Saturday, September 06, 2014
NEO 2014 RC flys by on 7-8 September, 2014
NEO 2014 RC as seen from Siding Springs Observatory from 1:15 am 8 September - 5:15 am (15:15 - 19:15 UT 7 September). The crosses mark the position of the asteroid every 5 minutes. Positions calculated in Horizon Track from JPL horizons data. click to embiggen.
Near Earth Asteroid 2014 RC will come close to Earth on 18:00 UT 7 September at distance of 0.0003 AU (around 0.15 Earth-Moon distances). It has an estimated diameter of 20m. It is brightest at 17:15 UT though.
The asteroid is currently magnitude 19, and will be a reasonably mag 11.2 at closest approach, despite its small size.
The asteroid is well placed for southern observers, and will be relatively bright (magnitude 13 to 11) from midnight on. Imaging this may be difficult as the asteooid is moving too fast to track. OIndeed you will need a widefield objective to see the asteroid falsh past at cloest approach around 3 am on Sunday. .
NEO 2014 RC as seen from Siding Springs Observatory from 2:50 am 8 September - 3:50 am (16:50 - 17:50 UT 7 September). The crosses mark the position of the asteroid every 5 minutes.
Positions calculated in Horizon Track from JPL horizons data. The circles mark the different location of the Asteroid im MPC (2014 RC) and JPL (2014 RA) data click to embiggen.
NEO 2014 RC passes from Aquarius through Sculptor and Phoenix to Eriadanus.
The asteroid is visible from start of astronomical twilight in the evening of the 7 September local time (magnitude 14) until end of astronomical twilight on the 8th (local time).
You will need to use a topocentric ephemeris and camp out on the asteroid track.
There is a substantial parallax effect (gretaer than one defree 1 degree), so unless your planetarium program is able to cope with close parallax (most can't), you will need to work from topocentric coordinates. You will need your latitude and longitude for an accurate ephemeris from you position.

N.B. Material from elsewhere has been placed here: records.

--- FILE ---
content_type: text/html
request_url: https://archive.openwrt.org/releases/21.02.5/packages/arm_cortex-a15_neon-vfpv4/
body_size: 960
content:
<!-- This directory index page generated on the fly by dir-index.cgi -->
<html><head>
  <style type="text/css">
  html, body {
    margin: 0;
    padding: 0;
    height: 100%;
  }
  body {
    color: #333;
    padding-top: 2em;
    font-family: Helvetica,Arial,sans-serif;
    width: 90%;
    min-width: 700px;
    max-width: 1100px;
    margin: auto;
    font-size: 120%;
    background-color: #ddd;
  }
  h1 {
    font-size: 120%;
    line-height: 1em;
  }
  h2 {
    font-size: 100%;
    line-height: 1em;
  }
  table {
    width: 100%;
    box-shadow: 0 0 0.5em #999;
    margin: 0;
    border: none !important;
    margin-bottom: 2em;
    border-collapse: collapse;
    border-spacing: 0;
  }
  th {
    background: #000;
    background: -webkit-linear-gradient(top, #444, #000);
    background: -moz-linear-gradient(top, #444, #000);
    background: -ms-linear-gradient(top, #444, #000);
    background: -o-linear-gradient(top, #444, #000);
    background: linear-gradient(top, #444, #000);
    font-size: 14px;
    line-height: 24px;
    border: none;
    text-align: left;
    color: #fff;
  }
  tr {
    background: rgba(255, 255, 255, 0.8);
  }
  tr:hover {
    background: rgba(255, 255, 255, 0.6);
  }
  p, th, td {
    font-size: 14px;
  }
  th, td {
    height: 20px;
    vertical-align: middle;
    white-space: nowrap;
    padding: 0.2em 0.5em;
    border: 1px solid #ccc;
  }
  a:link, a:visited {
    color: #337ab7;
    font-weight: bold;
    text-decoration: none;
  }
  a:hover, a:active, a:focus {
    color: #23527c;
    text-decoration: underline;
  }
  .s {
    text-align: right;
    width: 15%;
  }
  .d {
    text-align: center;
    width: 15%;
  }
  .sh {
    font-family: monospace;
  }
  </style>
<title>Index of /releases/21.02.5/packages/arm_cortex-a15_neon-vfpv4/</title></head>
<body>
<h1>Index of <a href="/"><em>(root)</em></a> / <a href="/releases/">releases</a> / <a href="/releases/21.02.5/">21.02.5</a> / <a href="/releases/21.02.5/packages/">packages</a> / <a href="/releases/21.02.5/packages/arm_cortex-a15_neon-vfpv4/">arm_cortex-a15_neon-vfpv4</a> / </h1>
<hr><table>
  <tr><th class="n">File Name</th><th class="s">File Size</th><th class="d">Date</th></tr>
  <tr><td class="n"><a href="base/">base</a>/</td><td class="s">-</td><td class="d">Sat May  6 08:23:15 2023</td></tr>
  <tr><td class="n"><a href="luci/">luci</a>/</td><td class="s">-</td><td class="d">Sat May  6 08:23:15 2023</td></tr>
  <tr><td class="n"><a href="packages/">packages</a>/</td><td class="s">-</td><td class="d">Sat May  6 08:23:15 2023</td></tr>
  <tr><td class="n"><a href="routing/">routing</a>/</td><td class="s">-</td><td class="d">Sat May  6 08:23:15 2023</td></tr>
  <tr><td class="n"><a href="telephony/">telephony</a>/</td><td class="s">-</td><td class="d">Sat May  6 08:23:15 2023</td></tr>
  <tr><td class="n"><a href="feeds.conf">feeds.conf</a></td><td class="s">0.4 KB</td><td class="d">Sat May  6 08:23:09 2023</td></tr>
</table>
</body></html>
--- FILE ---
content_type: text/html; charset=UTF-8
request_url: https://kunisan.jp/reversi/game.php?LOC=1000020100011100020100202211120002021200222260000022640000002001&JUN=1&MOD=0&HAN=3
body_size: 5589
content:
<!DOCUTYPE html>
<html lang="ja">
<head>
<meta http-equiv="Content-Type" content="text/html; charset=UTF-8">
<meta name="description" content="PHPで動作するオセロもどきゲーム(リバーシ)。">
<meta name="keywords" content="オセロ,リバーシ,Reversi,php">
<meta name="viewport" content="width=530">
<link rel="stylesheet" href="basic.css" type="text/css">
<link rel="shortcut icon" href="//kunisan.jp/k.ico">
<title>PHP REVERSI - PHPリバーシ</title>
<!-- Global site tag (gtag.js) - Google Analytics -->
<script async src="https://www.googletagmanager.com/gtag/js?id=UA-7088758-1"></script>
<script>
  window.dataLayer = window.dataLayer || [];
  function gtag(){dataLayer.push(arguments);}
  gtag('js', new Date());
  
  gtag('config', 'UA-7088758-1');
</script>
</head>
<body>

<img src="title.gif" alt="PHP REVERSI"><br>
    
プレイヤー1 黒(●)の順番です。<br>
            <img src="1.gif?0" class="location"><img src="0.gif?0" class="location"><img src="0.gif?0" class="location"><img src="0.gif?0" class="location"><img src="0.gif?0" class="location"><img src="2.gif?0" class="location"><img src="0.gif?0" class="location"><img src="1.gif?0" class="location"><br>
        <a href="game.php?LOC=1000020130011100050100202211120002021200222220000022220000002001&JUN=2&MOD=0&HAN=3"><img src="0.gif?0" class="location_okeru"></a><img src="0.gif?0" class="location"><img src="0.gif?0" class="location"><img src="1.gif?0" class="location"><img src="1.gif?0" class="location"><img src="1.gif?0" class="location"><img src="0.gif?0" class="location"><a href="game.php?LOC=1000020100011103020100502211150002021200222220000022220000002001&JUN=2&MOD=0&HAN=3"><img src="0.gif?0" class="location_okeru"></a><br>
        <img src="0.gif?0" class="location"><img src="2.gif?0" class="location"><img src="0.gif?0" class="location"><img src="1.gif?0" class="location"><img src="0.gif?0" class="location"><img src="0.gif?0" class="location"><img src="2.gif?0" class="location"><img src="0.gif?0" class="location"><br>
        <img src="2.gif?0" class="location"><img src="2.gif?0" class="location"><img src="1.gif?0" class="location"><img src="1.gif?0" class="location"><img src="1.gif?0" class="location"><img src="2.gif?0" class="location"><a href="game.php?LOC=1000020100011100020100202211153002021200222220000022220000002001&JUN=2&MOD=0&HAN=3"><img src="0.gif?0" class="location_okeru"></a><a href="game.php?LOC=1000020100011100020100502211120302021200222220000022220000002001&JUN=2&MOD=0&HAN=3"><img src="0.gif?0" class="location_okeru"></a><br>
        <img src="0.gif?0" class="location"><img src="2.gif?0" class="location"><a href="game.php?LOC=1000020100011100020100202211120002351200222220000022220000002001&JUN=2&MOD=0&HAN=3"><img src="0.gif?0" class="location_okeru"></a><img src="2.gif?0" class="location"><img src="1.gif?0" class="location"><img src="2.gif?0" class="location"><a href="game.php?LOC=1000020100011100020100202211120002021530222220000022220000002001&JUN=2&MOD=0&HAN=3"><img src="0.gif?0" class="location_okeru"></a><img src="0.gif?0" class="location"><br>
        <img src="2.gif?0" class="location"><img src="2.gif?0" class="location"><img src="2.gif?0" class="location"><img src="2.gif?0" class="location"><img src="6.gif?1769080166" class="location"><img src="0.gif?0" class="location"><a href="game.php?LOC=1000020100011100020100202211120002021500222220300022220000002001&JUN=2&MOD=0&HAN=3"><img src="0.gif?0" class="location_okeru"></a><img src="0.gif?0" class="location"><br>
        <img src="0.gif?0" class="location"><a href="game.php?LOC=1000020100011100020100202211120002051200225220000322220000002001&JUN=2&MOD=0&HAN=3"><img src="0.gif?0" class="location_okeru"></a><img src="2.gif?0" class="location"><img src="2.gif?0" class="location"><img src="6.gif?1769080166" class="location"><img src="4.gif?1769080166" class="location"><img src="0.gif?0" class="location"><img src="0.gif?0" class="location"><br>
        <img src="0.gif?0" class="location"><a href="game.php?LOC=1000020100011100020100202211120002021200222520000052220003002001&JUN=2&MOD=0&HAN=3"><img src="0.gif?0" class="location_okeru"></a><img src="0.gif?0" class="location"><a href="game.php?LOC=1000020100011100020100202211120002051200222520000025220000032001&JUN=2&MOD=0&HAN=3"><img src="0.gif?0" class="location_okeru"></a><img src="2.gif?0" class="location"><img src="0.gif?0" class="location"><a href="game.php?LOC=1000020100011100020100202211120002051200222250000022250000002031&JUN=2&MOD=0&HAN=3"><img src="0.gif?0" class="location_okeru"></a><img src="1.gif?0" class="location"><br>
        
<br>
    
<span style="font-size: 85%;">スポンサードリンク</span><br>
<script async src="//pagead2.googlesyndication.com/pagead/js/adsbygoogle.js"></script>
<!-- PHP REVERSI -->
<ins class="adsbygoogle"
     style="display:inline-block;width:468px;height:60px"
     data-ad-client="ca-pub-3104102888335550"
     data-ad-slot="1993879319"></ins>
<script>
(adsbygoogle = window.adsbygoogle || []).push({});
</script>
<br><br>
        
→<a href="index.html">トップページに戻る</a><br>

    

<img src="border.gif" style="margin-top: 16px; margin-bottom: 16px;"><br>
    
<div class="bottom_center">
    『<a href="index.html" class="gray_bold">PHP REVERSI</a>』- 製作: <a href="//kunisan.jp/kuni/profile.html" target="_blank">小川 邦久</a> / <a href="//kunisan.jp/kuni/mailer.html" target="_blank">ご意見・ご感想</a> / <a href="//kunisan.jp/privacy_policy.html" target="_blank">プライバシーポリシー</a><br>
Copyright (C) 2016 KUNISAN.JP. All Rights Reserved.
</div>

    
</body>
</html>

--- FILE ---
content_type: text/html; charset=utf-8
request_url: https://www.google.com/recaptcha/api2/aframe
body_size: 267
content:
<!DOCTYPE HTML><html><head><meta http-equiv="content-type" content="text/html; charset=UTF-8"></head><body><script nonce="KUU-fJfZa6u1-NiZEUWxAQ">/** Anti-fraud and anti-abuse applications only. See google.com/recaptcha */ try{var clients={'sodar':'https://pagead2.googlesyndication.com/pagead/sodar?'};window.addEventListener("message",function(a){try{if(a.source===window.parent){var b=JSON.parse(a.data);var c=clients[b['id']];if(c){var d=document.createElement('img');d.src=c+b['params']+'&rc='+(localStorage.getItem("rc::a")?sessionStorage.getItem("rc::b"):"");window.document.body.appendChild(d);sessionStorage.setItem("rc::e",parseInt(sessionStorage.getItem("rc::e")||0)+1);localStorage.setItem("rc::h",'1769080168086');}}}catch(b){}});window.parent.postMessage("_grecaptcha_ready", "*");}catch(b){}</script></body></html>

For topocentric ephemerides go to http://www.minorplanetcenter.net/iau/MPEph/MPEph.html
Always use the latest possible orbital elements and ephemeris. The planning guides to viewing YU55 here and here will help organising topocentric ephemerides for close approaching NEO's.
You will need to use unguided exposures. Choose a point where the asteroid will pass and aim at that.